## Begin Listed records

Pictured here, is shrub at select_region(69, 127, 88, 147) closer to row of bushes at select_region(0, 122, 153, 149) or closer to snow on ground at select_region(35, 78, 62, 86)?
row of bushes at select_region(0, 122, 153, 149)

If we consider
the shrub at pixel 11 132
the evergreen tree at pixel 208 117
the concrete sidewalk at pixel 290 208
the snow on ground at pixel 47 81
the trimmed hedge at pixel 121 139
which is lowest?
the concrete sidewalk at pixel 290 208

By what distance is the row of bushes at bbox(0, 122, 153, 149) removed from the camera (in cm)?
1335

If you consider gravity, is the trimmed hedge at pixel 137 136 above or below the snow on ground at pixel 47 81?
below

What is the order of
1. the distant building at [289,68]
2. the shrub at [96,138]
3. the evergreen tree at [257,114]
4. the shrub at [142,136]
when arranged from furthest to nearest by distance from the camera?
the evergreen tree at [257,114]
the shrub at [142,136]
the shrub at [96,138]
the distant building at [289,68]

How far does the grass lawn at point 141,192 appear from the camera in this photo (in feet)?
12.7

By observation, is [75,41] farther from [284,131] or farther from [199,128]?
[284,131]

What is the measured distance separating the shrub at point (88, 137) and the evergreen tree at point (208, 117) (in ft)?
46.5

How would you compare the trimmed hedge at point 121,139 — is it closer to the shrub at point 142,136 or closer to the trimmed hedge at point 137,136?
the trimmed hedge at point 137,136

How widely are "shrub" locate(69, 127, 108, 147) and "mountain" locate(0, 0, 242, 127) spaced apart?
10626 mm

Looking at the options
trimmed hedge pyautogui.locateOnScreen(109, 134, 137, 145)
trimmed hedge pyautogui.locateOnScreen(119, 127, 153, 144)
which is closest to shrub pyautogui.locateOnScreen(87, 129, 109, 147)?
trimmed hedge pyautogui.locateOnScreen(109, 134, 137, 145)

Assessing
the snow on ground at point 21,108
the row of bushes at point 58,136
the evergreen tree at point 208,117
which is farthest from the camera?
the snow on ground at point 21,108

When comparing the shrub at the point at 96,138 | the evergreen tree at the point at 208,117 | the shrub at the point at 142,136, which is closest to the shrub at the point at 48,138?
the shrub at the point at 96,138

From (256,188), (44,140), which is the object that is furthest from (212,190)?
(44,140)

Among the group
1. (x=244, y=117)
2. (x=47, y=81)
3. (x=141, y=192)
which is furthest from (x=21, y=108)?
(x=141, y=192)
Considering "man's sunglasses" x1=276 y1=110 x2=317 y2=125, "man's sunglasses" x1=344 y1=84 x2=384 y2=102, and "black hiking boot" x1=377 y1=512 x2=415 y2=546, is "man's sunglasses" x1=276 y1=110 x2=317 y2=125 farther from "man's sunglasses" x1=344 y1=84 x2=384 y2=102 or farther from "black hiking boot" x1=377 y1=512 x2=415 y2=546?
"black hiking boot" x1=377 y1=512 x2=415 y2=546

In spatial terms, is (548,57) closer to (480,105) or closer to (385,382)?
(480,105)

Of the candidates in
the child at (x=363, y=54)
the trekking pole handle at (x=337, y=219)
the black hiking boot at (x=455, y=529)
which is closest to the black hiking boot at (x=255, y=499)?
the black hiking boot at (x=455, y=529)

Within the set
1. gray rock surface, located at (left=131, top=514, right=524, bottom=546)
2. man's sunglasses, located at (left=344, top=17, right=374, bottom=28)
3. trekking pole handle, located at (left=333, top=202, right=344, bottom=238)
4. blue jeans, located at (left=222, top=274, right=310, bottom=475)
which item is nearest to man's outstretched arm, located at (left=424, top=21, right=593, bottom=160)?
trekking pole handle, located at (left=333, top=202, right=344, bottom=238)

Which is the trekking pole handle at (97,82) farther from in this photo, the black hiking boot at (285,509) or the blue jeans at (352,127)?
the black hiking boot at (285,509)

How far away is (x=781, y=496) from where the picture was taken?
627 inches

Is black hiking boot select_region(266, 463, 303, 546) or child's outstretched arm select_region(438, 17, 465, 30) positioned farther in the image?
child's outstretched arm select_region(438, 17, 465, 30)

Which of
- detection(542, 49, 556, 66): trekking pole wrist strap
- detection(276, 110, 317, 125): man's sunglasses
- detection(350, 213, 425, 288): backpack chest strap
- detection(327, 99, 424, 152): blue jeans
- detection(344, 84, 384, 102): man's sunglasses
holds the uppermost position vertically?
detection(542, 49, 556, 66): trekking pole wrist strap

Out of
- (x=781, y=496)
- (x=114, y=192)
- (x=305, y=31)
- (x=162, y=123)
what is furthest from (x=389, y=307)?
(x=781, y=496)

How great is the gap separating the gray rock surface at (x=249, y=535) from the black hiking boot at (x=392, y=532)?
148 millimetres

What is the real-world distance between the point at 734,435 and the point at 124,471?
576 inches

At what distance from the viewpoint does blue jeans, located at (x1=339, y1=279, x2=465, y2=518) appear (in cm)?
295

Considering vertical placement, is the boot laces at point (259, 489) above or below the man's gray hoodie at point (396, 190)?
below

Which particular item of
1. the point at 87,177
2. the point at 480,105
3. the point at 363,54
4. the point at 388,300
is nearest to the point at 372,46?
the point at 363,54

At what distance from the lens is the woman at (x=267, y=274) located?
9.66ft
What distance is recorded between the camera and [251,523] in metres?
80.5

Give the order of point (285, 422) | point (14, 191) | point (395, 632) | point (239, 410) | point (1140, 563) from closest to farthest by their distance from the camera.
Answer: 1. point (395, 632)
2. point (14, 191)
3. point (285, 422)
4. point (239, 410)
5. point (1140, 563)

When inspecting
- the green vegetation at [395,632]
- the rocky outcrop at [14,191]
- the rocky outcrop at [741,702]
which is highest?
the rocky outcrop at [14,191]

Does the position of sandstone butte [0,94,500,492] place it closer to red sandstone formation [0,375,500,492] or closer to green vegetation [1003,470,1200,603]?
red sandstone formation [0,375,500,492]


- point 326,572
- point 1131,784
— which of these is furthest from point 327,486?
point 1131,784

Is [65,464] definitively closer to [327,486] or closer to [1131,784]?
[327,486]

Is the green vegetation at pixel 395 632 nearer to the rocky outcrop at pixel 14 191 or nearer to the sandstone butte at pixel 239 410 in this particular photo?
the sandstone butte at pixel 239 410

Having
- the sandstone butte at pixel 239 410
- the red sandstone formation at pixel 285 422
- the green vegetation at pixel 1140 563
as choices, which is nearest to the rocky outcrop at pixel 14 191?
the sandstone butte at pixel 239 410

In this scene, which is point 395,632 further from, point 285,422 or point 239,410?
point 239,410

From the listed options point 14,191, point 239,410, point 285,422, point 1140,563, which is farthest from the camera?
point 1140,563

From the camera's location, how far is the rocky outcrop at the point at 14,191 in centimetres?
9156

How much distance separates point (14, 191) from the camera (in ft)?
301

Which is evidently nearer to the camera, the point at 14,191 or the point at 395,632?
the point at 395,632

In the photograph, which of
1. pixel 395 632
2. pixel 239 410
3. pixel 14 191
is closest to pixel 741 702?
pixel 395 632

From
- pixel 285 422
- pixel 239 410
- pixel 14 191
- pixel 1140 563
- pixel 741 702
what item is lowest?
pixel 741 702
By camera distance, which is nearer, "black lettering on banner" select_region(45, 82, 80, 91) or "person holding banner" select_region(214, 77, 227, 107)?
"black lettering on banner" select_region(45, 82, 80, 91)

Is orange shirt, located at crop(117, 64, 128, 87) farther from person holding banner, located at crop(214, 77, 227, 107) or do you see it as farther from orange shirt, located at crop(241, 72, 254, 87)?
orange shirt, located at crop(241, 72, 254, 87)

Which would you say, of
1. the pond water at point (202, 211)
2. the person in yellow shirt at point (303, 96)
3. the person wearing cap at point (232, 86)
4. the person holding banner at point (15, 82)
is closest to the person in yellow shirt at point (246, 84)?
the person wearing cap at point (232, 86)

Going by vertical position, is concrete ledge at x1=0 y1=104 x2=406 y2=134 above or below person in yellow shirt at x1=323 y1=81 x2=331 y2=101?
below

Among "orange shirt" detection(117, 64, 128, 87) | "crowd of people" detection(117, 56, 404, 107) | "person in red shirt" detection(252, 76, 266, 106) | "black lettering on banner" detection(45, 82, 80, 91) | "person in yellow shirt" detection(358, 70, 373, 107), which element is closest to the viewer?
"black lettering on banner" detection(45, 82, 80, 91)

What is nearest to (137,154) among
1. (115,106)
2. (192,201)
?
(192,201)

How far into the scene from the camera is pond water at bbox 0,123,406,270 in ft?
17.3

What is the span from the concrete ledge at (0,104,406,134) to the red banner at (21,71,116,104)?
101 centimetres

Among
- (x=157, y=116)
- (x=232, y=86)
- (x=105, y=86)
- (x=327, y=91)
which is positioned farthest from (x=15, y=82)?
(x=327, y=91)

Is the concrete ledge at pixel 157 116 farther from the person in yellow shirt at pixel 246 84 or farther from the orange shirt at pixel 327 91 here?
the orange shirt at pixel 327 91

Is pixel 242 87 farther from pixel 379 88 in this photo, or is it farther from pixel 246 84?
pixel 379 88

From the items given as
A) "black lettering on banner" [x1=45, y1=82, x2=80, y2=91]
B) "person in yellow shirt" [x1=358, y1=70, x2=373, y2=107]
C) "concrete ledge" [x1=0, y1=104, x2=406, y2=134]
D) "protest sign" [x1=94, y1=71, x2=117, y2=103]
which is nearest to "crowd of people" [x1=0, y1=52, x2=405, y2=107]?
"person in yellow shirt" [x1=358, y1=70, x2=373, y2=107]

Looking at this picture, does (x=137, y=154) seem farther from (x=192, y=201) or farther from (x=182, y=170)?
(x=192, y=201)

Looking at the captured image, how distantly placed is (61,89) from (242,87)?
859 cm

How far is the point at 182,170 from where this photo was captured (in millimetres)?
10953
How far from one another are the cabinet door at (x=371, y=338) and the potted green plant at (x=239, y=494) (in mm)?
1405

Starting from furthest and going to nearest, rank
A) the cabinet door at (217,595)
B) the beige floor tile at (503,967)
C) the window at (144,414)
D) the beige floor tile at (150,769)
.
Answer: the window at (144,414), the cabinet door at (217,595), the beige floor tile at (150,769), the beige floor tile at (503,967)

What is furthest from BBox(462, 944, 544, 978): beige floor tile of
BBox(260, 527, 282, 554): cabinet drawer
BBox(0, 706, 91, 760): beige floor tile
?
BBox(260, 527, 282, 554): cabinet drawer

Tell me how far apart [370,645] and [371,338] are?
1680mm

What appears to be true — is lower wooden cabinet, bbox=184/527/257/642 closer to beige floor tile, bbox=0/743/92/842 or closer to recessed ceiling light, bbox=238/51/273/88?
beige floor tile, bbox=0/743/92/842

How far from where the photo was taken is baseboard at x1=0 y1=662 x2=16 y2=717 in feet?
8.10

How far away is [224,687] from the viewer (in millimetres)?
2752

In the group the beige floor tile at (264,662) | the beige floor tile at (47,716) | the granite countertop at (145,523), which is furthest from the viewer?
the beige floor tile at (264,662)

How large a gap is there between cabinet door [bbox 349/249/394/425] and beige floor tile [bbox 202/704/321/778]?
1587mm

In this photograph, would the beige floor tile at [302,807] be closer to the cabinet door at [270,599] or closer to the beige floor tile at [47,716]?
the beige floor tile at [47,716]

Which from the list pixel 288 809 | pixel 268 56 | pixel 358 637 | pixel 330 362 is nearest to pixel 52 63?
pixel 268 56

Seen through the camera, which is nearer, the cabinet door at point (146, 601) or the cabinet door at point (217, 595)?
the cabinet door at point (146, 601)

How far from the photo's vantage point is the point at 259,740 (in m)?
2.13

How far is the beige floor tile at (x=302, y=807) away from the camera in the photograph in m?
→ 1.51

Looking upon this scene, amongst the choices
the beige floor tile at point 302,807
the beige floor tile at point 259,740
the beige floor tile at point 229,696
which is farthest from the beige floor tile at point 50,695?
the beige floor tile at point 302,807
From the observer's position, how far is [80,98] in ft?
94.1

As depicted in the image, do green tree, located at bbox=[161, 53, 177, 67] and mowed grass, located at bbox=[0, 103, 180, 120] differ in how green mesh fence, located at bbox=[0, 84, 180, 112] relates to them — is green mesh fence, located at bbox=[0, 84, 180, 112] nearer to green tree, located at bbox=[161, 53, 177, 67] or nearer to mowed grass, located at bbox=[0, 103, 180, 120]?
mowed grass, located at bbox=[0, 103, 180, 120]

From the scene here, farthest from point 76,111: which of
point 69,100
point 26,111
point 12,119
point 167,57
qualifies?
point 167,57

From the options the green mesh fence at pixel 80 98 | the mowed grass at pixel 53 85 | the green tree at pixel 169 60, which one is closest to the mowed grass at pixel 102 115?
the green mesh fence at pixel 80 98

## End Listed records

- Description of the task -
Repeat exactly the lines from the one containing "Which from the" through the last line of the records above, both included, and nothing else.

- Exercise output -
Which from the list pixel 288 809 | pixel 268 56 | pixel 358 637 | pixel 330 362 is nearest to pixel 52 63?
pixel 268 56

Seen through the camera, which is nearer, the cabinet door at point (146, 601) or the cabinet door at point (217, 595)?
the cabinet door at point (146, 601)

How far from the photo's vantage point is the point at 259,740 (in m)?
2.13

How far is the beige floor tile at (x=302, y=807) away from the camera in the photograph in m?
→ 1.51

Looking upon this scene, amongst the choices
the beige floor tile at point 302,807
the beige floor tile at point 259,740
the beige floor tile at point 229,696
which is farthest from the beige floor tile at point 50,695?
the beige floor tile at point 302,807
From the observer's position, how far is [80,98] in ft?
94.1

As depicted in the image, do green tree, located at bbox=[161, 53, 177, 67] and mowed grass, located at bbox=[0, 103, 180, 120] differ in how green mesh fence, located at bbox=[0, 84, 180, 112] relates to them — is green mesh fence, located at bbox=[0, 84, 180, 112] nearer to green tree, located at bbox=[161, 53, 177, 67] or nearer to mowed grass, located at bbox=[0, 103, 180, 120]?
mowed grass, located at bbox=[0, 103, 180, 120]

From the scene here, farthest from point 76,111: which of
point 69,100
point 26,111
point 12,119
point 167,57
qualifies?
point 167,57

From the options the green mesh fence at pixel 80 98 | the mowed grass at pixel 53 85 | the green tree at pixel 169 60, which one is closest to the mowed grass at pixel 102 115?
the green mesh fence at pixel 80 98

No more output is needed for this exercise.